Do I have my head in the right place or is there anything I should consider?
Here is an example code for further clarification:
typedef uint8_t byte;
static inline
byte swap_nibbles(byte bits) {
return bits >> 4 | (bits & 0x0F) << 4;
}
You do not show the definition of byte. If it has a signed eight-bit integer, then this code:
signed char byte = -111; /* 0x91 */
printf("0x%hhX\n", byte);
byte = byte >> 4 | (byte & 0x0F) << 4;
printf("0x%hhX\n", byte);
prints, in many C implementations:
0x91 0xF9
Although byte initially contains the bits 9116, in byte >> 4, it is promoted to int. Since those bits represent the value −111, this produces an int with that value, which is, with a four-byte int, FFFFFF9116. Then >> 4 produces FFFFFF916. (This is implementation-defined.) ORing this with the 1016 from the right side of the | produces FFFFFF916, and then assigning that to byte converts it to signed char.

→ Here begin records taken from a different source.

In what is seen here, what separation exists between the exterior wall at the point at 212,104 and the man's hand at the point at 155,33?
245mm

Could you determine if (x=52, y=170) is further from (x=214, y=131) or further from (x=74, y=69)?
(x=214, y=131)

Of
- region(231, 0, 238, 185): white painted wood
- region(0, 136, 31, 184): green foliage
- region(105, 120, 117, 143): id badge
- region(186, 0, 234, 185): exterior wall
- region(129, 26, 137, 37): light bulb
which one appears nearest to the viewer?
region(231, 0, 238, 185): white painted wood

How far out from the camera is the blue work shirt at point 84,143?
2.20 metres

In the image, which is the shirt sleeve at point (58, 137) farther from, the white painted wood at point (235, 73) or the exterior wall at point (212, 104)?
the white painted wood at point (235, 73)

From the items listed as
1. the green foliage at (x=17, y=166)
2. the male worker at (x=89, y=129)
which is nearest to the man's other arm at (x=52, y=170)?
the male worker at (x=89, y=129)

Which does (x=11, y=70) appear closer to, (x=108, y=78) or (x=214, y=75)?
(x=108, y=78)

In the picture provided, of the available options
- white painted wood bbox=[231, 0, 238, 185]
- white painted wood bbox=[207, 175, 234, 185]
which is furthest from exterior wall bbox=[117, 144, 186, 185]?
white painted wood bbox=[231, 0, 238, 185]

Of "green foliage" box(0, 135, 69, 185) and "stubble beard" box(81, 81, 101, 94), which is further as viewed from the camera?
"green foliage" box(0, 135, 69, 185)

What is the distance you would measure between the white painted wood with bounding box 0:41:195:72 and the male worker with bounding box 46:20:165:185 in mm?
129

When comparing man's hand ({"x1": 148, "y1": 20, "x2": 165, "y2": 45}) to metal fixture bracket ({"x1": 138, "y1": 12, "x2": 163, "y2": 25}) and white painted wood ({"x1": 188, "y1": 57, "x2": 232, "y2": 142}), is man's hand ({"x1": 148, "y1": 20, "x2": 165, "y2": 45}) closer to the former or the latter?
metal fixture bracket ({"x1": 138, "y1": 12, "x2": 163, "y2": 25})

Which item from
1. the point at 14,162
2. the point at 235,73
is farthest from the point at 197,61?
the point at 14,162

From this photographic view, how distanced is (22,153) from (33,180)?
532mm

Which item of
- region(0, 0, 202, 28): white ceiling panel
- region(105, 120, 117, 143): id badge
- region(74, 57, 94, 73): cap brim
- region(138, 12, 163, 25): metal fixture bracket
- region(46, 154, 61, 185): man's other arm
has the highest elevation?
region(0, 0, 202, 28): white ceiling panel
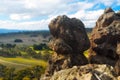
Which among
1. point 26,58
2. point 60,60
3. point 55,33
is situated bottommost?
point 26,58

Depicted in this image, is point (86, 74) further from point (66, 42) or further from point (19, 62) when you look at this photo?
point (19, 62)

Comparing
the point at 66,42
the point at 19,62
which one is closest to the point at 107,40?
the point at 66,42

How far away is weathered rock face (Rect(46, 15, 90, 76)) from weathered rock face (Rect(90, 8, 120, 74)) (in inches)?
98.8

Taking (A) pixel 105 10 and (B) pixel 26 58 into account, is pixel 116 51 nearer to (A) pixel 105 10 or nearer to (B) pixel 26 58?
(A) pixel 105 10

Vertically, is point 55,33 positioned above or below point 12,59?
above

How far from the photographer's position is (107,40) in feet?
183

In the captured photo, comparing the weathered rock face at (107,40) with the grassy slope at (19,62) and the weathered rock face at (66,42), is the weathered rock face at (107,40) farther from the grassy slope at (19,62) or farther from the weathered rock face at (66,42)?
the grassy slope at (19,62)

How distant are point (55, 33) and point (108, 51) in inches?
407

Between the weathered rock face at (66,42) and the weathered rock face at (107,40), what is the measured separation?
2508 mm

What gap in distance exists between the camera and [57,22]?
5509 cm

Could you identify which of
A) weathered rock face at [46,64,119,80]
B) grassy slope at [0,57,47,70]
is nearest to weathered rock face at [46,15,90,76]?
weathered rock face at [46,64,119,80]

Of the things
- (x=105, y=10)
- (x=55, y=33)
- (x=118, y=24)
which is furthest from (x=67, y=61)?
(x=105, y=10)

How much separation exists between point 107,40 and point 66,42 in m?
7.66


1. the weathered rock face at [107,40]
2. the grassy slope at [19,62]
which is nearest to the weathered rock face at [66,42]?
the weathered rock face at [107,40]
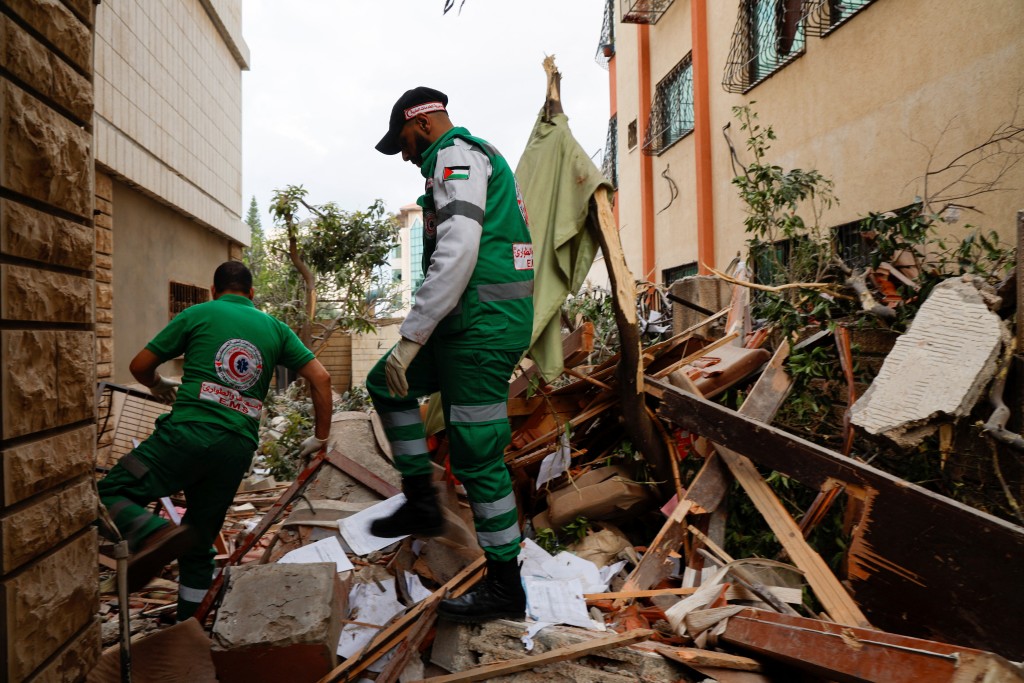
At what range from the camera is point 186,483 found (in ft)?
9.57

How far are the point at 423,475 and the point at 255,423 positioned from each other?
2.93ft

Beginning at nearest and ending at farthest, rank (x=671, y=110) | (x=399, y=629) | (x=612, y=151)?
1. (x=399, y=629)
2. (x=671, y=110)
3. (x=612, y=151)

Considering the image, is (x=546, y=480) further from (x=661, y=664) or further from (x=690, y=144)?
(x=690, y=144)

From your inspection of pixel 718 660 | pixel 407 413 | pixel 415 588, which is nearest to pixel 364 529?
pixel 415 588

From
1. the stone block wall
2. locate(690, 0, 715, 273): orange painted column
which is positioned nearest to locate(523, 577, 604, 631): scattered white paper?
the stone block wall

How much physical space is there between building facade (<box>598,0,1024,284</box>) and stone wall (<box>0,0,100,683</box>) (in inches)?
134

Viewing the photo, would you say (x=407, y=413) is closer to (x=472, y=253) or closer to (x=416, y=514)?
(x=416, y=514)

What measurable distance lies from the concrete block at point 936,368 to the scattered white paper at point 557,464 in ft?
4.56

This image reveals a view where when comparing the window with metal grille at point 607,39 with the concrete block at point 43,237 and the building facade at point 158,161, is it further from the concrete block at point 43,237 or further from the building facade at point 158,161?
the concrete block at point 43,237

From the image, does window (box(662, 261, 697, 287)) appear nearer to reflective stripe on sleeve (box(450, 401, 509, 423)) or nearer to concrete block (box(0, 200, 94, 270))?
reflective stripe on sleeve (box(450, 401, 509, 423))

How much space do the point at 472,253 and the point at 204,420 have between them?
1.45 meters

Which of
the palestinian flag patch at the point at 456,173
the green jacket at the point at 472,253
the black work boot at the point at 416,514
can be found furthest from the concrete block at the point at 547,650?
the palestinian flag patch at the point at 456,173

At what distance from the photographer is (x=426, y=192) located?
8.87 ft

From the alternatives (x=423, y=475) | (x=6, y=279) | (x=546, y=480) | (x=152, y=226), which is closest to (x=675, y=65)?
(x=152, y=226)
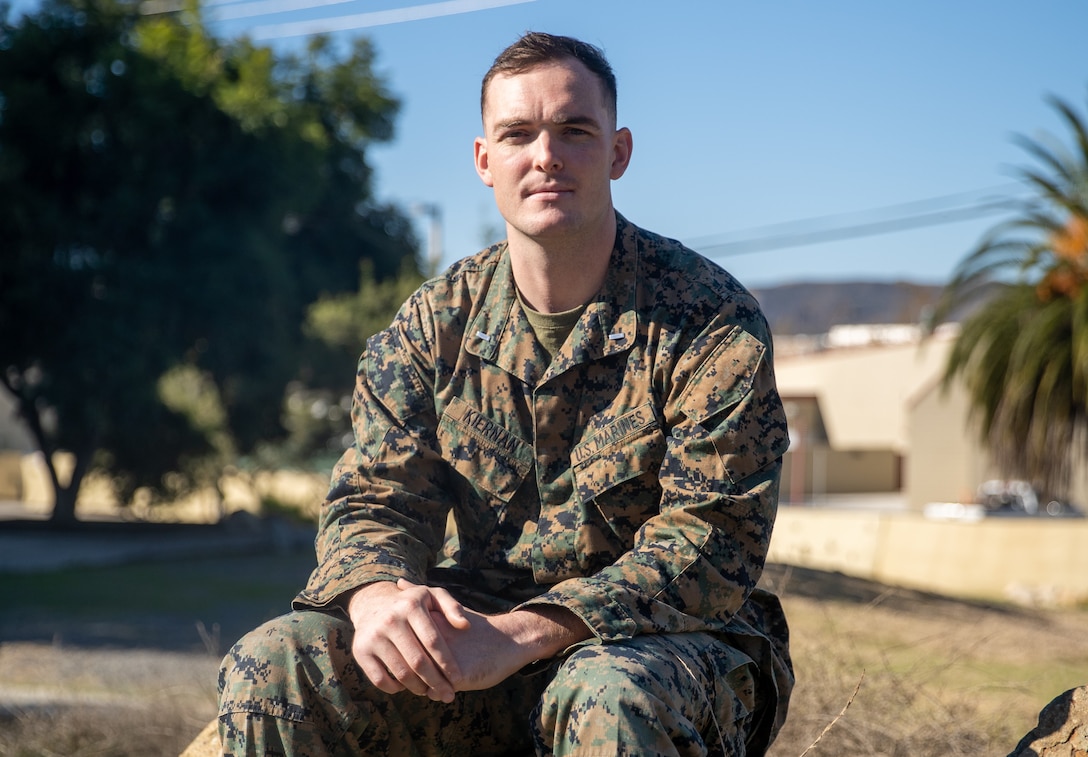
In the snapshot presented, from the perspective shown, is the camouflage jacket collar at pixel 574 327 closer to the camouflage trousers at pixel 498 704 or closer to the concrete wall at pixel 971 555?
the camouflage trousers at pixel 498 704

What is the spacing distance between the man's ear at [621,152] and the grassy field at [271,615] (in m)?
1.31

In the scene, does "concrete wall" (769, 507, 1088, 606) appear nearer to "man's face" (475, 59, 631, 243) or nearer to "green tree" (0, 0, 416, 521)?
"green tree" (0, 0, 416, 521)

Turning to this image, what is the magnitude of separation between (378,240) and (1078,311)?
13.6 m

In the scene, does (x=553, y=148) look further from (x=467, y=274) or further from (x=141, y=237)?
(x=141, y=237)

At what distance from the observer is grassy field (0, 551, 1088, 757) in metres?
4.26

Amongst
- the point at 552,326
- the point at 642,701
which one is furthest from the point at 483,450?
the point at 642,701

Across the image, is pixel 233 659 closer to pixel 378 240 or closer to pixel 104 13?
pixel 104 13

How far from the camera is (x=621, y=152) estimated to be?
297cm

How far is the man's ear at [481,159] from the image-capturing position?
3.00 m

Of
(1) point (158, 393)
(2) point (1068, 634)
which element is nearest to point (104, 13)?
(1) point (158, 393)

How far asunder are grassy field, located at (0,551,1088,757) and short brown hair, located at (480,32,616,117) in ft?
4.87

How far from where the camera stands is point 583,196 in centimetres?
279

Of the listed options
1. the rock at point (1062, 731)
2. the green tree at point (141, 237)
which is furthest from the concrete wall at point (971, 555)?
the rock at point (1062, 731)

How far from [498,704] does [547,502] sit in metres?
0.45
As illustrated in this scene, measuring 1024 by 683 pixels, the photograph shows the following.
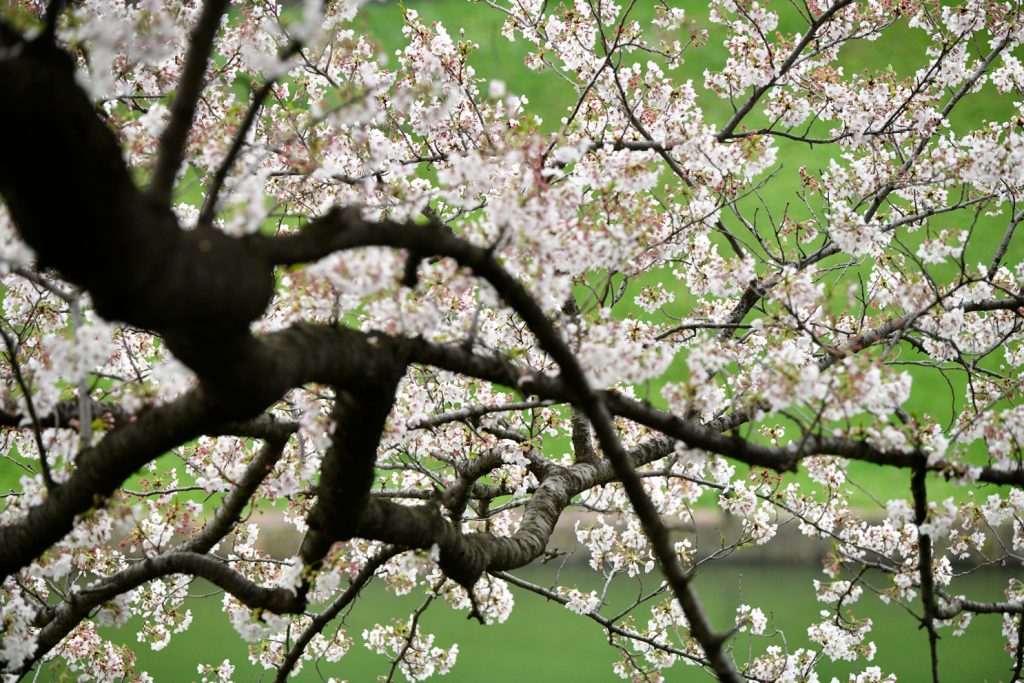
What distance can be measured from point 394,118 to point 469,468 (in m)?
1.33

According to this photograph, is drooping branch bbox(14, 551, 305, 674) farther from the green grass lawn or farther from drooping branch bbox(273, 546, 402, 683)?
the green grass lawn

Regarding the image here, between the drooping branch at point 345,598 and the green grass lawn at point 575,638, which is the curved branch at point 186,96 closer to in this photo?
the drooping branch at point 345,598

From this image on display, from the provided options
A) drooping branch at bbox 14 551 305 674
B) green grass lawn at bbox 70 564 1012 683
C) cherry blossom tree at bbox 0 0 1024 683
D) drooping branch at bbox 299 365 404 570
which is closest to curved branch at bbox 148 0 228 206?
cherry blossom tree at bbox 0 0 1024 683

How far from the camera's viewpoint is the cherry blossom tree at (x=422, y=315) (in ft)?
3.23

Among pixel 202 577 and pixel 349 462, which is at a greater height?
pixel 349 462

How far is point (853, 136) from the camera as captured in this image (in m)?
2.87

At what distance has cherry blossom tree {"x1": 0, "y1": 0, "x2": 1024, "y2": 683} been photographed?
0.98 m

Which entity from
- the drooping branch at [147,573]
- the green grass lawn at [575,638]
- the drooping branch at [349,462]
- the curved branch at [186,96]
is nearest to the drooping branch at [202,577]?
the drooping branch at [147,573]

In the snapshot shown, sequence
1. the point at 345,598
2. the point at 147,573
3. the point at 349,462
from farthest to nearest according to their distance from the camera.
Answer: the point at 345,598 → the point at 147,573 → the point at 349,462

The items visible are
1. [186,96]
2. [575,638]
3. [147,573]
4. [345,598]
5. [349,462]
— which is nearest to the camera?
[186,96]

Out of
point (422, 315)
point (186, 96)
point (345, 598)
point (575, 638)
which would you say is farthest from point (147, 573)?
point (575, 638)

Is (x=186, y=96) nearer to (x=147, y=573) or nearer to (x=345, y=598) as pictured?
(x=147, y=573)

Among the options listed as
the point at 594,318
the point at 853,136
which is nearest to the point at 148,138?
the point at 594,318

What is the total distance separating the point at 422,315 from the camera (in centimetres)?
149
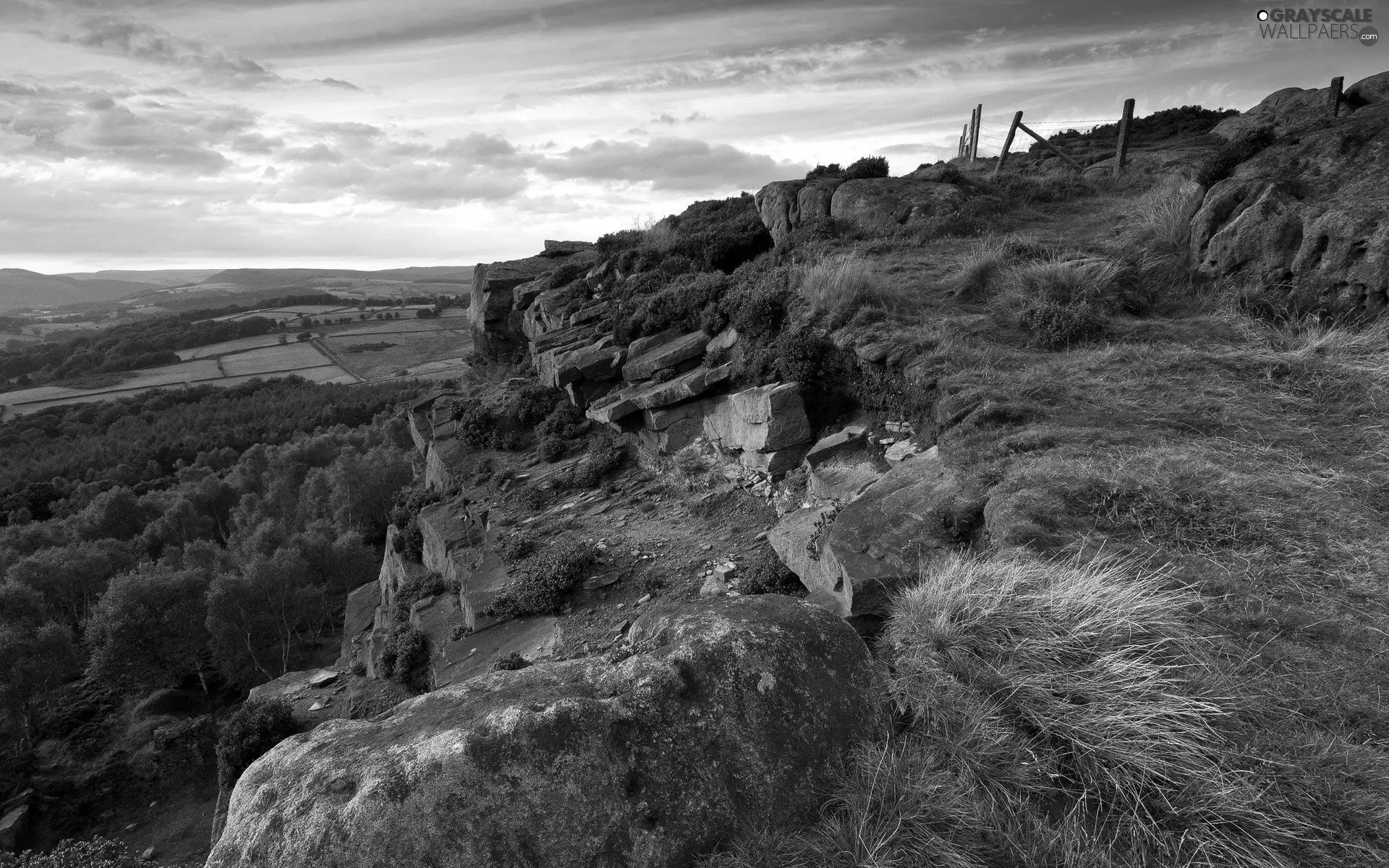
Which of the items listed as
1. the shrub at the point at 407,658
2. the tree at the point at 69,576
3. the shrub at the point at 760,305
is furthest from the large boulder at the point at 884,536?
the tree at the point at 69,576

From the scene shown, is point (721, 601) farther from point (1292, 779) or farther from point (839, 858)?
point (1292, 779)

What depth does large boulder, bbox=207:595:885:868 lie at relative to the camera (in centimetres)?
380

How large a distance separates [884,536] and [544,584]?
21.2 feet

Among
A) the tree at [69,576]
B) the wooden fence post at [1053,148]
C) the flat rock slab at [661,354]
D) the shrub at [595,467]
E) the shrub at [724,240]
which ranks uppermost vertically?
the wooden fence post at [1053,148]

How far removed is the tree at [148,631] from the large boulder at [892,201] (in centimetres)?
3015

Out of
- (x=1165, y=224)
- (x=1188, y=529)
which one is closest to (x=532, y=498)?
(x=1188, y=529)

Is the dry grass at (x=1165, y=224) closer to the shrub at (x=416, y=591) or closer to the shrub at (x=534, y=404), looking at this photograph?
the shrub at (x=534, y=404)

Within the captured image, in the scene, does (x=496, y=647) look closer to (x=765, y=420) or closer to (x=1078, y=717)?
(x=765, y=420)

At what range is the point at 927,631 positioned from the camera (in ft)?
18.0

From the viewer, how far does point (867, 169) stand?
23719 millimetres

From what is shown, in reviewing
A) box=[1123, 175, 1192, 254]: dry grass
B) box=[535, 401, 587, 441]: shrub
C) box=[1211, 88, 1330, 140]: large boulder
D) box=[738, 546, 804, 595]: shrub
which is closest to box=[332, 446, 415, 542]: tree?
box=[535, 401, 587, 441]: shrub

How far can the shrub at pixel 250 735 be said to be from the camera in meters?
13.6

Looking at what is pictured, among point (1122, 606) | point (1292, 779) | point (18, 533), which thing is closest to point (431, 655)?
point (1122, 606)

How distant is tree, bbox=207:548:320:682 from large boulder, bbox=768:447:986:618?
1060 inches
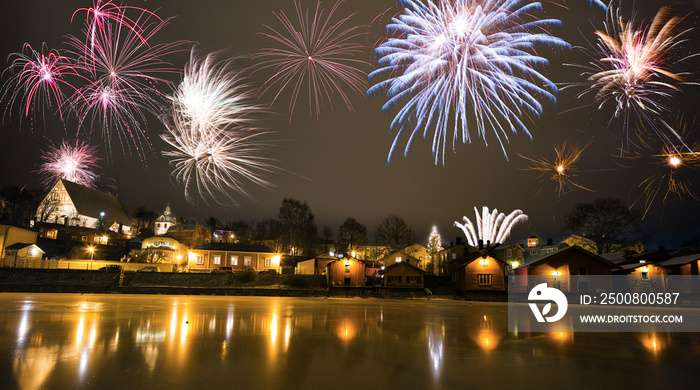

That is implementation-defined, but the most common result is to wrap modulo 256, producing the bits F916, representing the value −7.
In contrast, using byte = (byte &0xF0) >> 4 | (byte & 0x0F) << 4; prints:
0x91 0x19
However, if byte has an unsigned eight-bit integer type, then the promotion to int is not a problem, as int has enough headroom to hold the values in these expressions without running into sign or overflow issues.
Modern compilers may be heavily optimized for bit-twiddling operations, so it is likely either of these expressions will be well optimized for the target architecture. Your first concern should be correctness.